Stack: The Stack here can only have E-type values added to it. This is an example of type checking and validation.
Pop: With the Pop method we get the top element from the stack. This is of type E.ItalicsTag.
Result: In the execution of this program, the stack has two enums added and one removed.
C# program that uses Stack with enums
using System;
using System.Collections.Generic;
class Program
{
static void Main()
{
M();
}
enum E
{
None, // integer value = 0
BoldTag, // 1
ItalicsTag, // 2
HyperlinkTag, // 3
};
static public void M()
{
// ... Stack of enums.
Stack<E> stack = new Stack<E>();
// ... Add enum values to the Stack.
stack.Push(E.BoldTag); // Add bold
stack.Push(E.ItalicsTag); // Add italics
// ... Get the top enum value.
E thisTag = stack.Pop(); // Get top tag.
Console.WriteLine(thisTag);
}
}
Output
ItalicsTag
Type. An enum has an underlying type. Each time you use the enum, you are actually using the underlying type with syntactic sugar on top.
Int: Enums are by default an int type, but we can adjust this to a different numeric type.
Byte: Here we create an enum with a type of byte. This is sometimes useful on small enums. A byte can only contain 256 different values.
Memory: The CoffeeSize enum will use memory equivalent to a byte. This can make classes more efficient and smaller.
C# program that uses underlying type
using System;
class Program
{
enum CoffeeSize : byte
{
None,
Tall,
Venti,
Grande
};
static void Main()
{
// ... Create a coffee size local.
CoffeeSize size = CoffeeSize.Venti;
Console.WriteLine(size);
}
}
Output
Venti
GetUnderlyingType. We can determine an enum's type (like int) at runtime. Enum.GetUnderlyingType, a static method, determines the underlying type.

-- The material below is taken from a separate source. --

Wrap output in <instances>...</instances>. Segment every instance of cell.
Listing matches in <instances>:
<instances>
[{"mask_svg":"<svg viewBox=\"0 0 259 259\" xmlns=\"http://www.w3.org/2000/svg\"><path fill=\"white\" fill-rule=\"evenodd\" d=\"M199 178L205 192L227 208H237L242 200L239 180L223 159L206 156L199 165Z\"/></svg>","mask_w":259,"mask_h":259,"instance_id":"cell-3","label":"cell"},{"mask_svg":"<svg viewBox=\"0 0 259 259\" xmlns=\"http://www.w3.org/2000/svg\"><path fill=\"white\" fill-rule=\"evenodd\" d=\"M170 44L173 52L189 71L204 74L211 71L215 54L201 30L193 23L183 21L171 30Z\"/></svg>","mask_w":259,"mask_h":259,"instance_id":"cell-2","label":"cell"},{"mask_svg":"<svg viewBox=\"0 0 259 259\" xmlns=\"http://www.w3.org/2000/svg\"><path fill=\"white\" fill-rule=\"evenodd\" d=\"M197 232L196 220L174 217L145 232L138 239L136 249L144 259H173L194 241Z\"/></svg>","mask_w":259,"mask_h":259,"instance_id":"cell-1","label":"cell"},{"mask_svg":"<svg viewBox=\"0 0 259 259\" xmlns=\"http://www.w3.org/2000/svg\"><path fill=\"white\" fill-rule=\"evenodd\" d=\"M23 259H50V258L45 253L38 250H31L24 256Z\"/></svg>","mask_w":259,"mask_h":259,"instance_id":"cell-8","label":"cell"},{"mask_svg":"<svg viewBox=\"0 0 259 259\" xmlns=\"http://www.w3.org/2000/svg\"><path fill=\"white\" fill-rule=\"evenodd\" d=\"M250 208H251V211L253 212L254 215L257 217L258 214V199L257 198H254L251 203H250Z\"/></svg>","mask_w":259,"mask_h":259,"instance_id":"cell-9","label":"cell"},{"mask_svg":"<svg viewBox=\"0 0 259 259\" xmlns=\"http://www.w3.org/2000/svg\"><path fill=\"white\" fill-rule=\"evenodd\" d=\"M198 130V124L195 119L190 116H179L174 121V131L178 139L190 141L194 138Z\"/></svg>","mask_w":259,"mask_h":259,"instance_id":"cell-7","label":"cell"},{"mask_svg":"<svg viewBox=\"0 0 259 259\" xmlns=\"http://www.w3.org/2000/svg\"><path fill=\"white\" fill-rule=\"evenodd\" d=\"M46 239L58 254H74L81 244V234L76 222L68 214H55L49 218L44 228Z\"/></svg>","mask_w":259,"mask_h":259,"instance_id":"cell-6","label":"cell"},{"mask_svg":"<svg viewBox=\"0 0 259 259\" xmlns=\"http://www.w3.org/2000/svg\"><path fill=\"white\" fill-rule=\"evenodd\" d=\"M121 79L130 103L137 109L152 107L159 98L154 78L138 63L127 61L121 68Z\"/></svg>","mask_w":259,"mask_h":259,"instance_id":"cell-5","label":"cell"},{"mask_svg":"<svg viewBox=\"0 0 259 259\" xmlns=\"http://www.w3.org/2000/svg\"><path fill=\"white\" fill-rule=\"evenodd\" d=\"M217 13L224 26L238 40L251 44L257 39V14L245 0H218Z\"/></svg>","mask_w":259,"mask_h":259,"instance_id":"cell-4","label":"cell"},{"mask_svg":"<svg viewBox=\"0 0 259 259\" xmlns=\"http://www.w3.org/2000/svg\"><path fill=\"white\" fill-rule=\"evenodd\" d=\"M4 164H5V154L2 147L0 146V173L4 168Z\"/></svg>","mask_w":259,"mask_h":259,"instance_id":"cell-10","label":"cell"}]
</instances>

Next: We declare an enum Importance. For this example it uses an underlying type of byte.
Then: When the GetUnderlyingType method is called, the System.Byte type is returned.

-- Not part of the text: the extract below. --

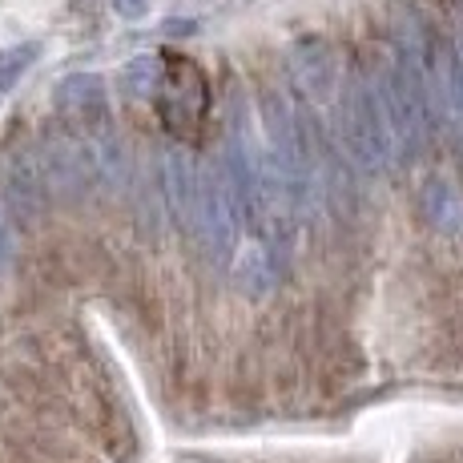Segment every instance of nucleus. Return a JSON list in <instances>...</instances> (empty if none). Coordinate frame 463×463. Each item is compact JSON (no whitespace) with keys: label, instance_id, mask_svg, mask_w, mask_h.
Instances as JSON below:
<instances>
[{"label":"nucleus","instance_id":"f257e3e1","mask_svg":"<svg viewBox=\"0 0 463 463\" xmlns=\"http://www.w3.org/2000/svg\"><path fill=\"white\" fill-rule=\"evenodd\" d=\"M338 133H343L346 149L359 165L367 169H391L395 162H403L395 146V133L387 126V113H383L375 73H363L354 69L346 77V89L338 97Z\"/></svg>","mask_w":463,"mask_h":463},{"label":"nucleus","instance_id":"f03ea898","mask_svg":"<svg viewBox=\"0 0 463 463\" xmlns=\"http://www.w3.org/2000/svg\"><path fill=\"white\" fill-rule=\"evenodd\" d=\"M290 81L302 97L310 101H331L343 85V73H338V57L331 52V44L323 41H298L290 49Z\"/></svg>","mask_w":463,"mask_h":463},{"label":"nucleus","instance_id":"7ed1b4c3","mask_svg":"<svg viewBox=\"0 0 463 463\" xmlns=\"http://www.w3.org/2000/svg\"><path fill=\"white\" fill-rule=\"evenodd\" d=\"M198 174L202 165L194 162L185 149H169L165 162H162V190L169 202V213L182 222L185 230L194 226V210H198Z\"/></svg>","mask_w":463,"mask_h":463},{"label":"nucleus","instance_id":"20e7f679","mask_svg":"<svg viewBox=\"0 0 463 463\" xmlns=\"http://www.w3.org/2000/svg\"><path fill=\"white\" fill-rule=\"evenodd\" d=\"M57 105L73 121H105V89L97 77H69L57 93Z\"/></svg>","mask_w":463,"mask_h":463},{"label":"nucleus","instance_id":"39448f33","mask_svg":"<svg viewBox=\"0 0 463 463\" xmlns=\"http://www.w3.org/2000/svg\"><path fill=\"white\" fill-rule=\"evenodd\" d=\"M427 213H431V222L443 230H456L463 222V202L456 198V190H451L448 182H439V177L427 182Z\"/></svg>","mask_w":463,"mask_h":463},{"label":"nucleus","instance_id":"423d86ee","mask_svg":"<svg viewBox=\"0 0 463 463\" xmlns=\"http://www.w3.org/2000/svg\"><path fill=\"white\" fill-rule=\"evenodd\" d=\"M33 57H37V44H24V49H13V52L0 57V93H5V89L33 65Z\"/></svg>","mask_w":463,"mask_h":463},{"label":"nucleus","instance_id":"0eeeda50","mask_svg":"<svg viewBox=\"0 0 463 463\" xmlns=\"http://www.w3.org/2000/svg\"><path fill=\"white\" fill-rule=\"evenodd\" d=\"M113 8H118L121 16H141L149 8V0H113Z\"/></svg>","mask_w":463,"mask_h":463}]
</instances>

C# that uses GetUnderlyingType
using System;
class Program
{
enum Importance : byte
{
Low,
Medium,
High
};
static void Main()
{
// Determine the underlying type of the enum.

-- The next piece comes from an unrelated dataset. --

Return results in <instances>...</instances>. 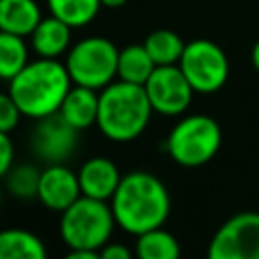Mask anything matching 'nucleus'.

Type type = Enum.GetUnderlyingType(typeof(Importance));
Console.WriteLine(type);
}
}
Output
System.Byte
Flags. The language allows us to specify a Flags attribute on an enum. This enables the enum to be used as a bitfield. We can use combinations of enum values this way.
Arrays. Enums are values. We can use enums to index arrays. This approach is useful for some kinds of tables or data structures in programs.
Performance. Enums are fast. They are almost never a performance concern. To study enum performance, we look at the intermediate language of enum types.
Memory usage. Suppose we develop a class that uses a field that is an enum type. The underlying type of this enum contributes to how much memory the class will use.
So: Using a smaller type, such as byte, can make programs that create many instances of our class more efficient.
Note: Generally thousands, or hundreds of thousands, of class instances are required before this optimization is important.
To review: enums enhance clarity and reduce the probability of invalid constants. We use them to represent constant values such as integers in a consistent way.
For code quality, enums are checked by the compiler. It is a good idea to avoid magic constants and numbers. Instead, prefer a self-documenting enum type.